Defense: Bouchard journals ‘confessional’

The Crown and defense wrapped up their closing statements in Michelle Bouchard’s theft trial Tuesday, both referring at times to the defendant’s journal, extracts of which had been read out in court earlier.

Michelle Bouchard
Michelle Bouchard

Bouchard, who has pleaded not guilty to stealing more than $2 million dollars from retiree James Bruce Handford, completed her evidence on Monday afternoon.

Defense counsel Peter Carter, in his summing up of the case Tuesday, described Ms. Bouchard’s journals as “a confessional” – thoughts as they came, expressions of agonizing and acknowledging deficiencies. He said the writing was Bouchard “baring her heart and soul,” not thinking they would see the light of day.

He wondered why large swathes of the writings were ignored when they supported what Bouchard said was happening. Throughout the journals, there were expressions of gratitude to God and to Mr. Handford, with phrases like “I will ask him” and “He has promised me …”

The prosecution had not found any passage that said “I will take” or “I have taken,” Mr. Carter pointed out.

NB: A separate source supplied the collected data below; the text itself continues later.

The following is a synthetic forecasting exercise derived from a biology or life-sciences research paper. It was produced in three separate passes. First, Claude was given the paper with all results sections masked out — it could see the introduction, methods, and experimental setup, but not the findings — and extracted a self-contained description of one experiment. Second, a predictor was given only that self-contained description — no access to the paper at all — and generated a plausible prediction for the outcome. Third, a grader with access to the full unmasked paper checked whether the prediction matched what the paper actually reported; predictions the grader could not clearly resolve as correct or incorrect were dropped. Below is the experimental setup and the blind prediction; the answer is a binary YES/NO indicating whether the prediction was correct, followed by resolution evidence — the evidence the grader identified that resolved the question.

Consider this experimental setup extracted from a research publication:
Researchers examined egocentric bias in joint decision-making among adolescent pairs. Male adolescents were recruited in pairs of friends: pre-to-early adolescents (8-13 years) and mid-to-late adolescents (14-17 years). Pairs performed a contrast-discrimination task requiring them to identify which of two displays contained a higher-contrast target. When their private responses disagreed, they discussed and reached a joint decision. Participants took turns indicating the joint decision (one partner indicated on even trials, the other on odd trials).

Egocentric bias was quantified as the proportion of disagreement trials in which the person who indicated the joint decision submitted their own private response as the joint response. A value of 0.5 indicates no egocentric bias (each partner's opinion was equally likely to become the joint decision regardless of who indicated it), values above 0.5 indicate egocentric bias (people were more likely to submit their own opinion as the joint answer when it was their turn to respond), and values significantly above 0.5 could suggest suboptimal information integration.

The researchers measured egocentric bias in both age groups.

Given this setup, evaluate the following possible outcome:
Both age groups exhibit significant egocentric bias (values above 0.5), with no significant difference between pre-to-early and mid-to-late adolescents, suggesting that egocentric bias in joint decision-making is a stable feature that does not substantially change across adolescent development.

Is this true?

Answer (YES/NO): NO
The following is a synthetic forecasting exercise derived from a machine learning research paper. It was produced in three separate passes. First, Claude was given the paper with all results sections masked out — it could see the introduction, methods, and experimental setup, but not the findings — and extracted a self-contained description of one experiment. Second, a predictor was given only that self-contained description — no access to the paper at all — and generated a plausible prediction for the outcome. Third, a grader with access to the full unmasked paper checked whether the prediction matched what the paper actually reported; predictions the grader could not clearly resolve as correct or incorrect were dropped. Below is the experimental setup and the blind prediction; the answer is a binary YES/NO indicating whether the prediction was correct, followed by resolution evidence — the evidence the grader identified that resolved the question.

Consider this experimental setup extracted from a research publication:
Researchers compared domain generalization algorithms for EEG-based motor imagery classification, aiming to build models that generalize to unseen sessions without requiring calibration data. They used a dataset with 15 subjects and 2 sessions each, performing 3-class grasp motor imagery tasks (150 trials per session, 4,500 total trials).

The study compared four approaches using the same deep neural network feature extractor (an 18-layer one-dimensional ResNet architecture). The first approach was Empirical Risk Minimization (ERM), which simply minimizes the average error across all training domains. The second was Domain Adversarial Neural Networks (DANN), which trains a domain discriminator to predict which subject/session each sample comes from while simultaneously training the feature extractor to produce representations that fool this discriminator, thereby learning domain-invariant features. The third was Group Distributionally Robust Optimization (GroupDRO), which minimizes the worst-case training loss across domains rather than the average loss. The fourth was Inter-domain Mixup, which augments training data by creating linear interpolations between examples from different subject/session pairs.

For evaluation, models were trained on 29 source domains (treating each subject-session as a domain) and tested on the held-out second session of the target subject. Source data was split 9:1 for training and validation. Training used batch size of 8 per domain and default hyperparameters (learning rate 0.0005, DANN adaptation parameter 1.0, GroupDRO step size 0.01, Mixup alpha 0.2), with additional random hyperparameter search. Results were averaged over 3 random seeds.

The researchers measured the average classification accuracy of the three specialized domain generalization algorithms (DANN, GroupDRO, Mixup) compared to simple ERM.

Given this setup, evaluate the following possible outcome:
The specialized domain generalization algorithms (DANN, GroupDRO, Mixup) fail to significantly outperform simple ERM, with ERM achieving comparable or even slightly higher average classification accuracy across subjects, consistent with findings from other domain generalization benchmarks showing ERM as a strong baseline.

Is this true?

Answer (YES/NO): YES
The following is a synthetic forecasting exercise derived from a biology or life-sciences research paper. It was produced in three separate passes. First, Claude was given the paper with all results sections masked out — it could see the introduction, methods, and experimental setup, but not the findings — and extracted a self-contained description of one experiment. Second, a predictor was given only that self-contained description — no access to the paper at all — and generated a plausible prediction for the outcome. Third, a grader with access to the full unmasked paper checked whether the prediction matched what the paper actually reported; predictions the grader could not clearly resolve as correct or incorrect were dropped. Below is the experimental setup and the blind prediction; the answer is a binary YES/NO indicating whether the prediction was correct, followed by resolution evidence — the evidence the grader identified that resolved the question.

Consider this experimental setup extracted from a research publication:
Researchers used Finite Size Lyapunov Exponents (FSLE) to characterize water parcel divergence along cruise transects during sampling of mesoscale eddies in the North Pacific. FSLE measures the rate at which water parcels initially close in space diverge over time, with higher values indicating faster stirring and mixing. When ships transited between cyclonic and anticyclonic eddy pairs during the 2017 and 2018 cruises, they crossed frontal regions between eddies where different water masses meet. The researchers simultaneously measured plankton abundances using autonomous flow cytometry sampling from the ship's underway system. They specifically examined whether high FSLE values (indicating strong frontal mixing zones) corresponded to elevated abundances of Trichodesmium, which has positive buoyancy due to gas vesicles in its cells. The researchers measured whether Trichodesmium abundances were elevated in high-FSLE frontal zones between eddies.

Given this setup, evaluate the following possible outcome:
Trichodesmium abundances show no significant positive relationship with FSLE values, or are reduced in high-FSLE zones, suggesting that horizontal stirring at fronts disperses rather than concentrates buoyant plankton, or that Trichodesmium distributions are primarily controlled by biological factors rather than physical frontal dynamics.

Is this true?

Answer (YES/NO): NO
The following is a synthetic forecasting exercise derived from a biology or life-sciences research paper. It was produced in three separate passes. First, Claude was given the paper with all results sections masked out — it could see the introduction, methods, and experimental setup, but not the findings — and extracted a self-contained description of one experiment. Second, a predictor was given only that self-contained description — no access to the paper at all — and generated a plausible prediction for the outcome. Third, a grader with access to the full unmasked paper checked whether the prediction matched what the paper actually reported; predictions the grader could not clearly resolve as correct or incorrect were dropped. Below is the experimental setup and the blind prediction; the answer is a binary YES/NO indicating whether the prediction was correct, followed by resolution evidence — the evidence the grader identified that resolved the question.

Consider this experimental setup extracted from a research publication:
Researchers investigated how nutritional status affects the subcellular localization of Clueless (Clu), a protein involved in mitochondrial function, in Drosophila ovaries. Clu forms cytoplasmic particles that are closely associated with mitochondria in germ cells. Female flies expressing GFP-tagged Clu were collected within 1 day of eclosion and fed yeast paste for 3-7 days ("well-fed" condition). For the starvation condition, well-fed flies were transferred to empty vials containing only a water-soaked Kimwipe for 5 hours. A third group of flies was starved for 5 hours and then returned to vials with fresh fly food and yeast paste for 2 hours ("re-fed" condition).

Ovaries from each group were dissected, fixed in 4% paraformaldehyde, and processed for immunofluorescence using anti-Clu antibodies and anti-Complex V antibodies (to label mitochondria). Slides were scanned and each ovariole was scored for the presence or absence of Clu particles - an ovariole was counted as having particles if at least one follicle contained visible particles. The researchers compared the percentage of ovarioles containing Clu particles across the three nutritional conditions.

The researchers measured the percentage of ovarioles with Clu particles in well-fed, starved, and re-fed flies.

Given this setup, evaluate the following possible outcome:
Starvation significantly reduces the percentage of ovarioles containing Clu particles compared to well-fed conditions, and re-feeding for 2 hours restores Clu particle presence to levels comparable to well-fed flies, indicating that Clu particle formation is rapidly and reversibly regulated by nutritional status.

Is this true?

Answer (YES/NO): YES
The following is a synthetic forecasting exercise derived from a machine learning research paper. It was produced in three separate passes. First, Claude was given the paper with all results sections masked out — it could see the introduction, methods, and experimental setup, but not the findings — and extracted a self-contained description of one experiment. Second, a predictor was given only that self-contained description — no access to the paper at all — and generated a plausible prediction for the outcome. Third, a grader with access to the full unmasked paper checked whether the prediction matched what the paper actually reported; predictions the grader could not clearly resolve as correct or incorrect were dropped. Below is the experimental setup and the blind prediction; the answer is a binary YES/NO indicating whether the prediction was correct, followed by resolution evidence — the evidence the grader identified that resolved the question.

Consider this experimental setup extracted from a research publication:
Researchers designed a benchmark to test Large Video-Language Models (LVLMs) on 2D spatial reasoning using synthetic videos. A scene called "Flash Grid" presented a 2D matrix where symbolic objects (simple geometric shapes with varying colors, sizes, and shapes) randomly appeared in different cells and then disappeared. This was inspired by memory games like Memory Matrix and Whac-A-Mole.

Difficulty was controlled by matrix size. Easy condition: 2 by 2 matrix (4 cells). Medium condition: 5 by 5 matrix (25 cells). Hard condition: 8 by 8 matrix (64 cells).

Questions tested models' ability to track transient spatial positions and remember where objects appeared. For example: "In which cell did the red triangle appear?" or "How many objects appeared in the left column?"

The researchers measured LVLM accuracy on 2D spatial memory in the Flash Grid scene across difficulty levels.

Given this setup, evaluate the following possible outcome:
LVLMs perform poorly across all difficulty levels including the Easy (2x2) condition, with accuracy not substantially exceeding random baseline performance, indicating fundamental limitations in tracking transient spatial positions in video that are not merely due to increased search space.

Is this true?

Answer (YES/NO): NO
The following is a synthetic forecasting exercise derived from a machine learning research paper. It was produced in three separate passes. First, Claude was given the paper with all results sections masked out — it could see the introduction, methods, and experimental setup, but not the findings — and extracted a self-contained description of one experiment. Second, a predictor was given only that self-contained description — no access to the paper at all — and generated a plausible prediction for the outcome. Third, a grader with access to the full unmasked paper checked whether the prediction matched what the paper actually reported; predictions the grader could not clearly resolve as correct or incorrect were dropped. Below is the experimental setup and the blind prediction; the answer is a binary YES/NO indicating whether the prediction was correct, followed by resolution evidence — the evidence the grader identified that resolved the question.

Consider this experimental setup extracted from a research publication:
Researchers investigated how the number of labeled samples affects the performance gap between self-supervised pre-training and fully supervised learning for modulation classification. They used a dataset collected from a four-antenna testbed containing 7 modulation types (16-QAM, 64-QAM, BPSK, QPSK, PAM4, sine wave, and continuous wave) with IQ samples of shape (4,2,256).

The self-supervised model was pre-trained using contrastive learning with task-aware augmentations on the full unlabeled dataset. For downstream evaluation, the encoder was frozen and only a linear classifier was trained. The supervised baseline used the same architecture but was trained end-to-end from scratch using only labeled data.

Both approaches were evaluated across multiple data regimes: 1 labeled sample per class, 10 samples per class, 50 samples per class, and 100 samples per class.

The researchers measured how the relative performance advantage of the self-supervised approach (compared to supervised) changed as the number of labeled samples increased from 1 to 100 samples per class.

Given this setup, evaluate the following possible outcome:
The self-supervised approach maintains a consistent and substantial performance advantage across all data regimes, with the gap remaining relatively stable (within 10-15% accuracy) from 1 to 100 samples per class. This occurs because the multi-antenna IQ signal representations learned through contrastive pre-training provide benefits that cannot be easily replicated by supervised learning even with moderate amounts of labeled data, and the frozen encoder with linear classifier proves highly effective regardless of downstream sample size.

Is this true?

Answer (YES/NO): NO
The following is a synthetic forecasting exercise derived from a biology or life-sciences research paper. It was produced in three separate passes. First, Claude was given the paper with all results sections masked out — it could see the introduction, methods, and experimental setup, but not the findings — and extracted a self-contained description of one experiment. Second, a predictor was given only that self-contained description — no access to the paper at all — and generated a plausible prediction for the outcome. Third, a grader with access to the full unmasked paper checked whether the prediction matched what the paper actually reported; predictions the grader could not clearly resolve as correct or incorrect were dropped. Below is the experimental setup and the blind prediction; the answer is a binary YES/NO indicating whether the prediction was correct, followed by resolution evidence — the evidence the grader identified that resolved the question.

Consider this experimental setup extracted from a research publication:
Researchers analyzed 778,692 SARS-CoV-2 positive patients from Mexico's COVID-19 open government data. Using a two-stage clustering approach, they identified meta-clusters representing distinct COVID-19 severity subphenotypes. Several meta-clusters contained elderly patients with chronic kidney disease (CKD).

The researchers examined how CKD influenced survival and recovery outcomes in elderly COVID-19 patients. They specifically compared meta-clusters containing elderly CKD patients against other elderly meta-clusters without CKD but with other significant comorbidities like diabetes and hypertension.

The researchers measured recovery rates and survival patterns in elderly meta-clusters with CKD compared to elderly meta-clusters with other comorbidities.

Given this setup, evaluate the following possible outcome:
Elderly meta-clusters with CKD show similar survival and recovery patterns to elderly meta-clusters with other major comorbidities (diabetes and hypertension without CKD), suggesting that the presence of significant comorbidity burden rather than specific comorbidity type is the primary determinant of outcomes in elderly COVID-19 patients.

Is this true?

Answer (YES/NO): NO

Lead prosecutor Simon Russell-Flint, who concluded his closing remarks on Tuesday morning, referred to the various negative comments in Ms. Bouchard’s journals. They were not based on one day’s incident; they were spread over years, he said.

What Bouchard thanked God for, he asserted, was Mr. Handford keeping her in the lifestyle she enjoyed, keeping him well so that he could provide for her.

The alleged thefts and other acts of dishonesty are said by the prosecution to have taken place between May 2010 and October 2012, when Bouchard is accused of removing sums from a joint account for her own purposes.

The Crown’s case is that a joint CI account was set up so that Bouchard could look after Mr. Handford’s affairs while he was on his yearly trip back to his native Australia.

During Bouchard’s evidence, Mr. Carter showed her an email Mr. Handford had sent her on July 21, 2010 while he was in Australia. The email says he has just sent a fax to Butterfield Bank “to top up your checking account” by $35,000 as she had requested.

Mr. Carter asked Bouchard what account she understood Mr. Handford to be referring to.

“The joint account,” she replied, “which he referred to as my account.”

He asked if Mr. Handford had ever made any complaint about any item of expenditure in the joint account. “Never,” she replied. He asked if Mr. Handford had ever complained about any item in the U.S. joint account set up in 2012. “Never,” she said again.

Mr. Russell-Flint said the fact that funds were in joint accounts was not a defense and the money was never for Bouchard to do with as she pleased. “We say she has been thoroughly dishonest,” he told the jury.

Mr. Carter read reports from two doctors concerning Mr. Handford’s health and degree of cognitive impairment.

Attorney Lee Halliday-Davis also read into the record six letters of reference submitted by people who knew Bouchard in various capacities.

They referred to her talent, dedication to her work and various acts of charity.